**** TEXTE FOURNI

Un reportage publié par Radio-Canada à la fin du mois de mai a mis au grand jour les conditions de vie horribles auxquelles sont soumis les travailleurs étrangers temporaires dans les serres des Productions Horticoles Demers à Drummondville. Les travailleurs guatémaltèques qui produisent les tomates de l’entreprise sont entassés pendant la durée de leur embauche dans des logements mal isolés et croulants sous la moisissure. Loin d’être un phénomène unique aux serres Demers, le problème des logements insalubres est un fléau dans la vie des travailleurs étrangers temporaires. Sans surprise, les patrons et leur gouvernement exploitent ouvertement la vulnérabilité particulière de ces travailleurs pour se remplir les poches.
À la merci des patrons
Plusieurs dizaines de milliers de travailleurs étrangers temporaires sont embauchés chaque année par des entreprises au Canada. Ces travailleurs sont exploités dans des secteurs clés comme la santé, les soins aux aînés et particulièrement le secteur agricole. Environ 60 000 d’entre eux sont engagés comme travailleurs agricoles saisonniers chaque année.
Provenant principalement du Mexique, de l’Amérique centrale et des Caraïbes, ces travailleurs se séparent de leurs familles pour séjourner au Canada pour des périodes pouvant s’étendre sur jusqu’à deux années.
Ces travailleurs reçoivent typiquement un salaire deux fois moindre que celui d’un Canadien pour du travail plus intensif. Ils travaillent durement pendant des journées de 18 heures de travail. Les patrons québécois et canadiens ne se retiennent pas pour profiter de cette main-d’œuvre bon marché.
Une fois au Canada, leur logement est choisi par les employeurs. Souvent, comme dans le cas de Demers, les travailleurs sont logés à proximité de leur milieu de travail. Déjà séparés de leurs familles par les frontières, ils sont aussi isolés du reste de la population. Ils se plaignent justement de ne pas pouvoir se déplacer librement en dehors des fermes et doivent avoir l’autorisation des patrons pour recevoir des visites sur leurs lieux d’habitations. Ils se font harceler et même confisquer leurs passeports.
Ces violations de leurs droits sont rarement déclarées, non parce qu’elles sont rares, mais plutôt parce que la barrière linguistique constitue une couche d’isolement supplémentaire pour les travailleurs étrangers temporaires. Les portails pour dénoncer ces abus au Canada ne sont pas accessibles dans d’autres langues que le français et l’anglais, et il n’y a pas de service d’interprétation. Cette réalité place les travailleurs étrangers temporaires dans une situation extrêmement vulnérable.

********
**** ENREGISTREMENTS FOURNIS

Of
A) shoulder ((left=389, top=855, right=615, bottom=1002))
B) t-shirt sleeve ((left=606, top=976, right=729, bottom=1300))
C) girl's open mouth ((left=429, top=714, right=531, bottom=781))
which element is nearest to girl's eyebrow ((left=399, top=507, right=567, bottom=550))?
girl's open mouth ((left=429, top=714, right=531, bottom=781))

********
**** ENREGISTREMENTS FOURNIS

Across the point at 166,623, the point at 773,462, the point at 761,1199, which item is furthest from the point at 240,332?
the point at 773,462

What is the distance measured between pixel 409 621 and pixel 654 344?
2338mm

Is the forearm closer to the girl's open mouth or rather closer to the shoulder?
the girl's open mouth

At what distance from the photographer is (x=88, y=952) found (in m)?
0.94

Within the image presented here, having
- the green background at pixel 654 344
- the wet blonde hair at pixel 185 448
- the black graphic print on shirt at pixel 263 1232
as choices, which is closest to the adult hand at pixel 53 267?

********

LISTE DES TÂCHES -
**a)** Recopiez sans rien changer les lignes des enregistrements, en commençant à celle qui contient « At what distance » et en vous arrêtant après celle qui contient « as choices, which ».
**b)** Rédigez la suite du texte sur les travailleurs étrangers temporaires au Canada, à partir de sa dernière phrase.
Le texte et les enregistrements n'ont aucun rapport entre eux.

RÉPONSES PAR TÂCHE -
**a)**
At what distance from the photographer is (x=88, y=952) found (in m)?
0.94

Within the image presented here, having
- the green background at pixel 654 344
- the wet blonde hair at pixel 185 448
- the black graphic print on shirt at pixel 263 1232
as choices, which is closest to the adult hand at pixel 53 267?

**b)**
Pour couronner le tout, les travailleurs étrangers temporaires sont admis au Canada avec un permis de travail fermé. Le permis fermé lie ces travailleurs à un employeur spécifique et ils peuvent rester au Canada seulement tant que celui-ci les garde à leur service. Le travailleur risque donc à tout moment de perdre son droit de séjour au Canada, selon le bon vouloir de l’employeur. Donc, pour ces travailleurs, dénoncer les violations de leurs droits peut déclencher leur retour accéléré vers leur pays d’origine, ce qui signifie la perte d’une source de revenu essentielle pour faire vivre leur famille. C’est la recette parfaite pour garantir la violation de leurs droits sur les milieux de travail et de vie. Les travailleurs étrangers temporaires sont complètement à la merci des patrons.
Logements surpeuplés et insalubres
Les patrons, avec les politiciens à leur queue, y compris Legault, se sont empressés de rassurer ou de souhaiter que l’insalubrité des logements dans lesquels sont hébergés les travailleurs de Demers, tels que révélés par Radio-Canada, soit un cas isolé. De son côté, Jacques Demers, le PDG de l’entreprise feint l’ignorance.
Mais ce n’est pas un secret que les travailleurs étrangers temporaires sont logés de façon inadéquate au Québec et au Canada. En fait, plus de 1250 des plaintes reçues par le ministère du Travail du Mexique entre 2009 et 2020 concernent les conditions d’hébergement des travailleurs temporaires au Canada. Dans un sondage du Réseau d’aide aux travailleuses et travailleurs migrants agricoles du Québec (RATTMQ), le tiers des 675 répondants trouvent que leurs logements sont inadéquats.
Les travailleurs rapportent que les lieux d’habitation sont infestés de rats et de punaises de lit. Ils doivent faire la file pendant des heures pour finir par prendre une douche froide. Ils dorment jusqu’à 20 personnes dans le même dortoir dans des lits superposés et doivent utiliser des toilettes à l’extérieur ou sans portes. Ils n’ont vraiment aucune vie privée.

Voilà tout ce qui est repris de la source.